Задача — Выпишите из статьи о реформе МВД все определения, которыми автор характеризует преступления сотрудников милиции 2009 года и их характер.

Фрагмент документа —

* * *

"Реформа МВД" и кризис "регулярного государства" в России
Смутному времени, как правило, предшествует время мутное, время тоскливого беспокойства и напряженной неопределенности. Бесконечное ожидание перемен в сочетании с полным нежеланием и неспособностью что-либо предпринять для того, чтобы перемены произошли, являются непременными атрибутами этого времени.
Ничто так не характеризует современную Россию, как разглагольствования на тему милицейской реформы. В дискуссии о «реформе МВД» русская действительность отразилась во всей своей трагикомичной противоречивости. У этой дискуссии много поводов, но мало причин. Власть работой милиции на самом деле довольна. Общество также пока очень далеко от мыслей о реформе. В нем зреет глухое раздражение жизнью вообще и милицией в частности. Не любить, однако, не значит - желать реформы. Создается впечатление, что власть и общество просто хотят на эту тему поговорить.
Непосредственным поводом для начала разговоров о реформе послужила серия гротескных преступлений, совершенных сотрудниками милиции в 2009 году. Неестественный, театрально злодейский характер этих преступлений создал имиджевую проблему для власти, которую той пришлось решать, имитируя движение к реформам. Это, в свою очередь, послужило сигналом для авантюристов всех мастей, которые восприняли такое движение как повод свести с милицией счеты и как возможность «порешать» свои собственные проблемы. Так возникли два достаточно непрозрачных потока, которые затопили собою дискуссионное поле.

* * *

Показанные строки —

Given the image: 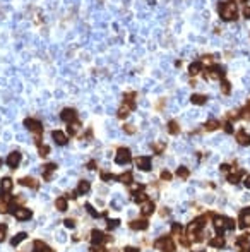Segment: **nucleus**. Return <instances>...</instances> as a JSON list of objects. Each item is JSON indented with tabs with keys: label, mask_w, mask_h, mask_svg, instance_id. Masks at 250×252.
Listing matches in <instances>:
<instances>
[{
	"label": "nucleus",
	"mask_w": 250,
	"mask_h": 252,
	"mask_svg": "<svg viewBox=\"0 0 250 252\" xmlns=\"http://www.w3.org/2000/svg\"><path fill=\"white\" fill-rule=\"evenodd\" d=\"M7 211H9L7 204H5V202H0V213H7Z\"/></svg>",
	"instance_id": "48"
},
{
	"label": "nucleus",
	"mask_w": 250,
	"mask_h": 252,
	"mask_svg": "<svg viewBox=\"0 0 250 252\" xmlns=\"http://www.w3.org/2000/svg\"><path fill=\"white\" fill-rule=\"evenodd\" d=\"M223 204H226V199H224V197H221V199H219V206H223Z\"/></svg>",
	"instance_id": "57"
},
{
	"label": "nucleus",
	"mask_w": 250,
	"mask_h": 252,
	"mask_svg": "<svg viewBox=\"0 0 250 252\" xmlns=\"http://www.w3.org/2000/svg\"><path fill=\"white\" fill-rule=\"evenodd\" d=\"M187 194H188V196H192V194H195V190H194V187H190V189L187 190Z\"/></svg>",
	"instance_id": "54"
},
{
	"label": "nucleus",
	"mask_w": 250,
	"mask_h": 252,
	"mask_svg": "<svg viewBox=\"0 0 250 252\" xmlns=\"http://www.w3.org/2000/svg\"><path fill=\"white\" fill-rule=\"evenodd\" d=\"M86 209H88V213H89L91 216H94V218H98V216H99L96 209H92V206H91V204H86Z\"/></svg>",
	"instance_id": "37"
},
{
	"label": "nucleus",
	"mask_w": 250,
	"mask_h": 252,
	"mask_svg": "<svg viewBox=\"0 0 250 252\" xmlns=\"http://www.w3.org/2000/svg\"><path fill=\"white\" fill-rule=\"evenodd\" d=\"M117 180H118V182H122V184H130V182H132V173H129V172H127V173H122V175H118V177H117Z\"/></svg>",
	"instance_id": "29"
},
{
	"label": "nucleus",
	"mask_w": 250,
	"mask_h": 252,
	"mask_svg": "<svg viewBox=\"0 0 250 252\" xmlns=\"http://www.w3.org/2000/svg\"><path fill=\"white\" fill-rule=\"evenodd\" d=\"M249 244V237L247 235H242L240 239H238V245H247Z\"/></svg>",
	"instance_id": "40"
},
{
	"label": "nucleus",
	"mask_w": 250,
	"mask_h": 252,
	"mask_svg": "<svg viewBox=\"0 0 250 252\" xmlns=\"http://www.w3.org/2000/svg\"><path fill=\"white\" fill-rule=\"evenodd\" d=\"M19 184H21V185H26V187H33V189H36V187H38L36 180H34V178H29V177L21 178V180H19Z\"/></svg>",
	"instance_id": "25"
},
{
	"label": "nucleus",
	"mask_w": 250,
	"mask_h": 252,
	"mask_svg": "<svg viewBox=\"0 0 250 252\" xmlns=\"http://www.w3.org/2000/svg\"><path fill=\"white\" fill-rule=\"evenodd\" d=\"M26 237H27L26 232H21V233H17L15 237H12V240H11V245H14V247H15V245H19V244H21L22 240L26 239Z\"/></svg>",
	"instance_id": "23"
},
{
	"label": "nucleus",
	"mask_w": 250,
	"mask_h": 252,
	"mask_svg": "<svg viewBox=\"0 0 250 252\" xmlns=\"http://www.w3.org/2000/svg\"><path fill=\"white\" fill-rule=\"evenodd\" d=\"M224 131H226L228 134H231V132H233V127H231V122H226V124H224Z\"/></svg>",
	"instance_id": "46"
},
{
	"label": "nucleus",
	"mask_w": 250,
	"mask_h": 252,
	"mask_svg": "<svg viewBox=\"0 0 250 252\" xmlns=\"http://www.w3.org/2000/svg\"><path fill=\"white\" fill-rule=\"evenodd\" d=\"M134 201H135V202H139V204H142L144 201H147V196H146V194H135Z\"/></svg>",
	"instance_id": "35"
},
{
	"label": "nucleus",
	"mask_w": 250,
	"mask_h": 252,
	"mask_svg": "<svg viewBox=\"0 0 250 252\" xmlns=\"http://www.w3.org/2000/svg\"><path fill=\"white\" fill-rule=\"evenodd\" d=\"M204 201H206V202H212V201H214V197H212V196H206V197H204Z\"/></svg>",
	"instance_id": "51"
},
{
	"label": "nucleus",
	"mask_w": 250,
	"mask_h": 252,
	"mask_svg": "<svg viewBox=\"0 0 250 252\" xmlns=\"http://www.w3.org/2000/svg\"><path fill=\"white\" fill-rule=\"evenodd\" d=\"M89 189H91V185H89V182H88V180H81L79 187H77V194H79V196L88 194V192H89Z\"/></svg>",
	"instance_id": "20"
},
{
	"label": "nucleus",
	"mask_w": 250,
	"mask_h": 252,
	"mask_svg": "<svg viewBox=\"0 0 250 252\" xmlns=\"http://www.w3.org/2000/svg\"><path fill=\"white\" fill-rule=\"evenodd\" d=\"M219 127V122L218 120H207L206 124H204V129L206 131H216Z\"/></svg>",
	"instance_id": "28"
},
{
	"label": "nucleus",
	"mask_w": 250,
	"mask_h": 252,
	"mask_svg": "<svg viewBox=\"0 0 250 252\" xmlns=\"http://www.w3.org/2000/svg\"><path fill=\"white\" fill-rule=\"evenodd\" d=\"M153 211H154V202L153 201H144L142 206H141V213L144 216H149V214H153Z\"/></svg>",
	"instance_id": "15"
},
{
	"label": "nucleus",
	"mask_w": 250,
	"mask_h": 252,
	"mask_svg": "<svg viewBox=\"0 0 250 252\" xmlns=\"http://www.w3.org/2000/svg\"><path fill=\"white\" fill-rule=\"evenodd\" d=\"M101 178H103L105 182H110V180H117V177H115V175H110V173H103V175H101Z\"/></svg>",
	"instance_id": "39"
},
{
	"label": "nucleus",
	"mask_w": 250,
	"mask_h": 252,
	"mask_svg": "<svg viewBox=\"0 0 250 252\" xmlns=\"http://www.w3.org/2000/svg\"><path fill=\"white\" fill-rule=\"evenodd\" d=\"M88 166H89V170H92V168H94V166H96V163H94V161H91V163H89V165H88Z\"/></svg>",
	"instance_id": "56"
},
{
	"label": "nucleus",
	"mask_w": 250,
	"mask_h": 252,
	"mask_svg": "<svg viewBox=\"0 0 250 252\" xmlns=\"http://www.w3.org/2000/svg\"><path fill=\"white\" fill-rule=\"evenodd\" d=\"M204 79H224V69L219 65H211L207 70H204Z\"/></svg>",
	"instance_id": "3"
},
{
	"label": "nucleus",
	"mask_w": 250,
	"mask_h": 252,
	"mask_svg": "<svg viewBox=\"0 0 250 252\" xmlns=\"http://www.w3.org/2000/svg\"><path fill=\"white\" fill-rule=\"evenodd\" d=\"M240 226L242 228H249L250 226V208L240 213Z\"/></svg>",
	"instance_id": "14"
},
{
	"label": "nucleus",
	"mask_w": 250,
	"mask_h": 252,
	"mask_svg": "<svg viewBox=\"0 0 250 252\" xmlns=\"http://www.w3.org/2000/svg\"><path fill=\"white\" fill-rule=\"evenodd\" d=\"M9 213L14 214L15 220H19V221H24V220H29V218H31V211L26 209V208H14V206H11V208H9Z\"/></svg>",
	"instance_id": "7"
},
{
	"label": "nucleus",
	"mask_w": 250,
	"mask_h": 252,
	"mask_svg": "<svg viewBox=\"0 0 250 252\" xmlns=\"http://www.w3.org/2000/svg\"><path fill=\"white\" fill-rule=\"evenodd\" d=\"M243 185L247 187V189H250V175H247V177L243 178Z\"/></svg>",
	"instance_id": "49"
},
{
	"label": "nucleus",
	"mask_w": 250,
	"mask_h": 252,
	"mask_svg": "<svg viewBox=\"0 0 250 252\" xmlns=\"http://www.w3.org/2000/svg\"><path fill=\"white\" fill-rule=\"evenodd\" d=\"M212 223H214V228H216L219 233H223V228H224V218L223 216H214V218H212Z\"/></svg>",
	"instance_id": "18"
},
{
	"label": "nucleus",
	"mask_w": 250,
	"mask_h": 252,
	"mask_svg": "<svg viewBox=\"0 0 250 252\" xmlns=\"http://www.w3.org/2000/svg\"><path fill=\"white\" fill-rule=\"evenodd\" d=\"M130 159H132V154L129 147H120L117 151V156H115L117 165H127V163H130Z\"/></svg>",
	"instance_id": "6"
},
{
	"label": "nucleus",
	"mask_w": 250,
	"mask_h": 252,
	"mask_svg": "<svg viewBox=\"0 0 250 252\" xmlns=\"http://www.w3.org/2000/svg\"><path fill=\"white\" fill-rule=\"evenodd\" d=\"M105 240H108V239L105 237V233H103V232H99V230H92V233H91L92 245H101Z\"/></svg>",
	"instance_id": "11"
},
{
	"label": "nucleus",
	"mask_w": 250,
	"mask_h": 252,
	"mask_svg": "<svg viewBox=\"0 0 250 252\" xmlns=\"http://www.w3.org/2000/svg\"><path fill=\"white\" fill-rule=\"evenodd\" d=\"M243 17H245V19H250V7L249 5L243 7Z\"/></svg>",
	"instance_id": "45"
},
{
	"label": "nucleus",
	"mask_w": 250,
	"mask_h": 252,
	"mask_svg": "<svg viewBox=\"0 0 250 252\" xmlns=\"http://www.w3.org/2000/svg\"><path fill=\"white\" fill-rule=\"evenodd\" d=\"M19 163H21V153H19V151H12V153L9 154V158H7V165H9V168L15 170V168L19 166Z\"/></svg>",
	"instance_id": "9"
},
{
	"label": "nucleus",
	"mask_w": 250,
	"mask_h": 252,
	"mask_svg": "<svg viewBox=\"0 0 250 252\" xmlns=\"http://www.w3.org/2000/svg\"><path fill=\"white\" fill-rule=\"evenodd\" d=\"M200 70H202V62H192L188 65V74L190 76H197Z\"/></svg>",
	"instance_id": "17"
},
{
	"label": "nucleus",
	"mask_w": 250,
	"mask_h": 252,
	"mask_svg": "<svg viewBox=\"0 0 250 252\" xmlns=\"http://www.w3.org/2000/svg\"><path fill=\"white\" fill-rule=\"evenodd\" d=\"M5 235H7V225H5V223H0V242L5 240Z\"/></svg>",
	"instance_id": "32"
},
{
	"label": "nucleus",
	"mask_w": 250,
	"mask_h": 252,
	"mask_svg": "<svg viewBox=\"0 0 250 252\" xmlns=\"http://www.w3.org/2000/svg\"><path fill=\"white\" fill-rule=\"evenodd\" d=\"M249 252H250V249H249Z\"/></svg>",
	"instance_id": "62"
},
{
	"label": "nucleus",
	"mask_w": 250,
	"mask_h": 252,
	"mask_svg": "<svg viewBox=\"0 0 250 252\" xmlns=\"http://www.w3.org/2000/svg\"><path fill=\"white\" fill-rule=\"evenodd\" d=\"M176 175H178L180 178H187V177L190 175V172H188V168H185V166H178V168H176Z\"/></svg>",
	"instance_id": "30"
},
{
	"label": "nucleus",
	"mask_w": 250,
	"mask_h": 252,
	"mask_svg": "<svg viewBox=\"0 0 250 252\" xmlns=\"http://www.w3.org/2000/svg\"><path fill=\"white\" fill-rule=\"evenodd\" d=\"M135 165H137V168H141L144 172H149L151 170V158L149 156H139L135 159Z\"/></svg>",
	"instance_id": "10"
},
{
	"label": "nucleus",
	"mask_w": 250,
	"mask_h": 252,
	"mask_svg": "<svg viewBox=\"0 0 250 252\" xmlns=\"http://www.w3.org/2000/svg\"><path fill=\"white\" fill-rule=\"evenodd\" d=\"M11 190H12V180H11L9 177L2 178V182H0V194H2L4 202L11 201Z\"/></svg>",
	"instance_id": "4"
},
{
	"label": "nucleus",
	"mask_w": 250,
	"mask_h": 252,
	"mask_svg": "<svg viewBox=\"0 0 250 252\" xmlns=\"http://www.w3.org/2000/svg\"><path fill=\"white\" fill-rule=\"evenodd\" d=\"M218 12L223 21H235L237 19V4L233 2H219L218 4Z\"/></svg>",
	"instance_id": "1"
},
{
	"label": "nucleus",
	"mask_w": 250,
	"mask_h": 252,
	"mask_svg": "<svg viewBox=\"0 0 250 252\" xmlns=\"http://www.w3.org/2000/svg\"><path fill=\"white\" fill-rule=\"evenodd\" d=\"M240 177H242V172H240V173H231V175L228 177V182H230V184H237Z\"/></svg>",
	"instance_id": "33"
},
{
	"label": "nucleus",
	"mask_w": 250,
	"mask_h": 252,
	"mask_svg": "<svg viewBox=\"0 0 250 252\" xmlns=\"http://www.w3.org/2000/svg\"><path fill=\"white\" fill-rule=\"evenodd\" d=\"M242 2H247V0H242Z\"/></svg>",
	"instance_id": "60"
},
{
	"label": "nucleus",
	"mask_w": 250,
	"mask_h": 252,
	"mask_svg": "<svg viewBox=\"0 0 250 252\" xmlns=\"http://www.w3.org/2000/svg\"><path fill=\"white\" fill-rule=\"evenodd\" d=\"M24 127H26L27 131H31V132H34V134H36L34 141H36V144H40V134L43 132V124H41L40 120H36V119H29V117H27V119L24 120Z\"/></svg>",
	"instance_id": "2"
},
{
	"label": "nucleus",
	"mask_w": 250,
	"mask_h": 252,
	"mask_svg": "<svg viewBox=\"0 0 250 252\" xmlns=\"http://www.w3.org/2000/svg\"><path fill=\"white\" fill-rule=\"evenodd\" d=\"M161 178H163V180H171V173L168 172V170H165V172L161 173Z\"/></svg>",
	"instance_id": "43"
},
{
	"label": "nucleus",
	"mask_w": 250,
	"mask_h": 252,
	"mask_svg": "<svg viewBox=\"0 0 250 252\" xmlns=\"http://www.w3.org/2000/svg\"><path fill=\"white\" fill-rule=\"evenodd\" d=\"M237 141L240 146H250V134H247L243 129L237 132Z\"/></svg>",
	"instance_id": "13"
},
{
	"label": "nucleus",
	"mask_w": 250,
	"mask_h": 252,
	"mask_svg": "<svg viewBox=\"0 0 250 252\" xmlns=\"http://www.w3.org/2000/svg\"><path fill=\"white\" fill-rule=\"evenodd\" d=\"M221 91H223V94H230V91H231V88H230V82L228 81H224L223 79V82H221Z\"/></svg>",
	"instance_id": "34"
},
{
	"label": "nucleus",
	"mask_w": 250,
	"mask_h": 252,
	"mask_svg": "<svg viewBox=\"0 0 250 252\" xmlns=\"http://www.w3.org/2000/svg\"><path fill=\"white\" fill-rule=\"evenodd\" d=\"M123 131H125L127 134H134V132H135L134 125H130V124H129V125H123Z\"/></svg>",
	"instance_id": "41"
},
{
	"label": "nucleus",
	"mask_w": 250,
	"mask_h": 252,
	"mask_svg": "<svg viewBox=\"0 0 250 252\" xmlns=\"http://www.w3.org/2000/svg\"><path fill=\"white\" fill-rule=\"evenodd\" d=\"M242 199L245 201V202H247V201H250V194H245V196H243V197H242Z\"/></svg>",
	"instance_id": "55"
},
{
	"label": "nucleus",
	"mask_w": 250,
	"mask_h": 252,
	"mask_svg": "<svg viewBox=\"0 0 250 252\" xmlns=\"http://www.w3.org/2000/svg\"><path fill=\"white\" fill-rule=\"evenodd\" d=\"M219 168H221V172H228V170H230V165H226V163H223V165H221Z\"/></svg>",
	"instance_id": "50"
},
{
	"label": "nucleus",
	"mask_w": 250,
	"mask_h": 252,
	"mask_svg": "<svg viewBox=\"0 0 250 252\" xmlns=\"http://www.w3.org/2000/svg\"><path fill=\"white\" fill-rule=\"evenodd\" d=\"M209 245H212V247H223V245H224V239H223V237L212 239V240L209 242Z\"/></svg>",
	"instance_id": "31"
},
{
	"label": "nucleus",
	"mask_w": 250,
	"mask_h": 252,
	"mask_svg": "<svg viewBox=\"0 0 250 252\" xmlns=\"http://www.w3.org/2000/svg\"><path fill=\"white\" fill-rule=\"evenodd\" d=\"M91 251H92V252H105V251H103V249H99V247H98V249L94 247V249H91Z\"/></svg>",
	"instance_id": "58"
},
{
	"label": "nucleus",
	"mask_w": 250,
	"mask_h": 252,
	"mask_svg": "<svg viewBox=\"0 0 250 252\" xmlns=\"http://www.w3.org/2000/svg\"><path fill=\"white\" fill-rule=\"evenodd\" d=\"M118 223H120L118 220H110V221H108V228H117Z\"/></svg>",
	"instance_id": "42"
},
{
	"label": "nucleus",
	"mask_w": 250,
	"mask_h": 252,
	"mask_svg": "<svg viewBox=\"0 0 250 252\" xmlns=\"http://www.w3.org/2000/svg\"><path fill=\"white\" fill-rule=\"evenodd\" d=\"M190 101H192L194 105H204V103L207 101V96H206V94H192V96H190Z\"/></svg>",
	"instance_id": "19"
},
{
	"label": "nucleus",
	"mask_w": 250,
	"mask_h": 252,
	"mask_svg": "<svg viewBox=\"0 0 250 252\" xmlns=\"http://www.w3.org/2000/svg\"><path fill=\"white\" fill-rule=\"evenodd\" d=\"M64 223H65V226H67V228H74V226H76V223H74V220H70V218H67V220L64 221Z\"/></svg>",
	"instance_id": "44"
},
{
	"label": "nucleus",
	"mask_w": 250,
	"mask_h": 252,
	"mask_svg": "<svg viewBox=\"0 0 250 252\" xmlns=\"http://www.w3.org/2000/svg\"><path fill=\"white\" fill-rule=\"evenodd\" d=\"M2 163H4V161H2V158H0V168H2Z\"/></svg>",
	"instance_id": "59"
},
{
	"label": "nucleus",
	"mask_w": 250,
	"mask_h": 252,
	"mask_svg": "<svg viewBox=\"0 0 250 252\" xmlns=\"http://www.w3.org/2000/svg\"><path fill=\"white\" fill-rule=\"evenodd\" d=\"M33 247H34V251H33V252H50V247H48L46 244H43L41 240H36Z\"/></svg>",
	"instance_id": "22"
},
{
	"label": "nucleus",
	"mask_w": 250,
	"mask_h": 252,
	"mask_svg": "<svg viewBox=\"0 0 250 252\" xmlns=\"http://www.w3.org/2000/svg\"><path fill=\"white\" fill-rule=\"evenodd\" d=\"M125 252H139V251H137L135 247H127V249H125Z\"/></svg>",
	"instance_id": "52"
},
{
	"label": "nucleus",
	"mask_w": 250,
	"mask_h": 252,
	"mask_svg": "<svg viewBox=\"0 0 250 252\" xmlns=\"http://www.w3.org/2000/svg\"><path fill=\"white\" fill-rule=\"evenodd\" d=\"M38 147H40V156H48L50 147H48V146H41V144H38Z\"/></svg>",
	"instance_id": "36"
},
{
	"label": "nucleus",
	"mask_w": 250,
	"mask_h": 252,
	"mask_svg": "<svg viewBox=\"0 0 250 252\" xmlns=\"http://www.w3.org/2000/svg\"><path fill=\"white\" fill-rule=\"evenodd\" d=\"M224 228H230V230H233V228H235V223H233V220H230V218H224Z\"/></svg>",
	"instance_id": "38"
},
{
	"label": "nucleus",
	"mask_w": 250,
	"mask_h": 252,
	"mask_svg": "<svg viewBox=\"0 0 250 252\" xmlns=\"http://www.w3.org/2000/svg\"><path fill=\"white\" fill-rule=\"evenodd\" d=\"M154 247L159 249V251H163V252H173L175 251V244H173V240L168 239V237H163V239L156 240V242H154Z\"/></svg>",
	"instance_id": "5"
},
{
	"label": "nucleus",
	"mask_w": 250,
	"mask_h": 252,
	"mask_svg": "<svg viewBox=\"0 0 250 252\" xmlns=\"http://www.w3.org/2000/svg\"><path fill=\"white\" fill-rule=\"evenodd\" d=\"M165 147H166V142H165V141L153 142V149H154V153H156V154H161V153L165 151Z\"/></svg>",
	"instance_id": "27"
},
{
	"label": "nucleus",
	"mask_w": 250,
	"mask_h": 252,
	"mask_svg": "<svg viewBox=\"0 0 250 252\" xmlns=\"http://www.w3.org/2000/svg\"><path fill=\"white\" fill-rule=\"evenodd\" d=\"M58 240H60V242H65V235H64V233H58Z\"/></svg>",
	"instance_id": "53"
},
{
	"label": "nucleus",
	"mask_w": 250,
	"mask_h": 252,
	"mask_svg": "<svg viewBox=\"0 0 250 252\" xmlns=\"http://www.w3.org/2000/svg\"><path fill=\"white\" fill-rule=\"evenodd\" d=\"M67 125H69V127H67V131H69L70 135H76L77 131L81 129V122H79V120H74V122H70V124H67Z\"/></svg>",
	"instance_id": "21"
},
{
	"label": "nucleus",
	"mask_w": 250,
	"mask_h": 252,
	"mask_svg": "<svg viewBox=\"0 0 250 252\" xmlns=\"http://www.w3.org/2000/svg\"><path fill=\"white\" fill-rule=\"evenodd\" d=\"M55 206H57L58 211H67V197H58Z\"/></svg>",
	"instance_id": "26"
},
{
	"label": "nucleus",
	"mask_w": 250,
	"mask_h": 252,
	"mask_svg": "<svg viewBox=\"0 0 250 252\" xmlns=\"http://www.w3.org/2000/svg\"><path fill=\"white\" fill-rule=\"evenodd\" d=\"M52 137H53V141H55L58 146H65L67 141H69V139H67V135L62 132V131H53V132H52Z\"/></svg>",
	"instance_id": "12"
},
{
	"label": "nucleus",
	"mask_w": 250,
	"mask_h": 252,
	"mask_svg": "<svg viewBox=\"0 0 250 252\" xmlns=\"http://www.w3.org/2000/svg\"><path fill=\"white\" fill-rule=\"evenodd\" d=\"M147 226H149L147 220H134L130 223V228H134V230H146Z\"/></svg>",
	"instance_id": "16"
},
{
	"label": "nucleus",
	"mask_w": 250,
	"mask_h": 252,
	"mask_svg": "<svg viewBox=\"0 0 250 252\" xmlns=\"http://www.w3.org/2000/svg\"><path fill=\"white\" fill-rule=\"evenodd\" d=\"M168 132L173 134V135H176V134L180 132V127H178L176 120H170V122H168Z\"/></svg>",
	"instance_id": "24"
},
{
	"label": "nucleus",
	"mask_w": 250,
	"mask_h": 252,
	"mask_svg": "<svg viewBox=\"0 0 250 252\" xmlns=\"http://www.w3.org/2000/svg\"><path fill=\"white\" fill-rule=\"evenodd\" d=\"M180 232H182V225L173 223V233H180Z\"/></svg>",
	"instance_id": "47"
},
{
	"label": "nucleus",
	"mask_w": 250,
	"mask_h": 252,
	"mask_svg": "<svg viewBox=\"0 0 250 252\" xmlns=\"http://www.w3.org/2000/svg\"><path fill=\"white\" fill-rule=\"evenodd\" d=\"M199 252H202V251H199Z\"/></svg>",
	"instance_id": "61"
},
{
	"label": "nucleus",
	"mask_w": 250,
	"mask_h": 252,
	"mask_svg": "<svg viewBox=\"0 0 250 252\" xmlns=\"http://www.w3.org/2000/svg\"><path fill=\"white\" fill-rule=\"evenodd\" d=\"M60 119L64 120L65 124H70V122L77 120V112H76V108H64L62 113H60Z\"/></svg>",
	"instance_id": "8"
}]
</instances>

* * *

Ответ — гротескные; неестественный; театрально злодейский